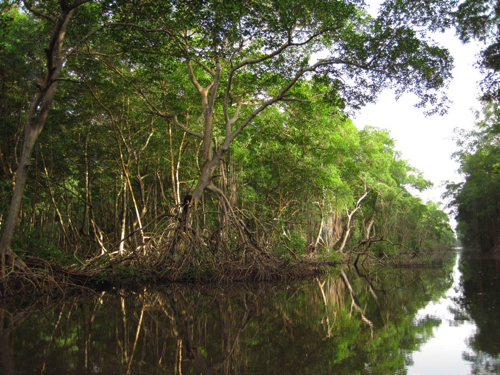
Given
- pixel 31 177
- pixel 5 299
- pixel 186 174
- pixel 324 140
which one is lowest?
pixel 5 299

● ● ●

* **Required work**: Copy out all of the material above, requests included, but leave out the pictures. Shift every pixel coordinate in the answers by -12, and keep the coordinates in the requests unchanged.

* **Output for this exercise**:
Given
- pixel 31 177
- pixel 5 299
- pixel 186 174
- pixel 324 140
which one is lowest?
pixel -7 287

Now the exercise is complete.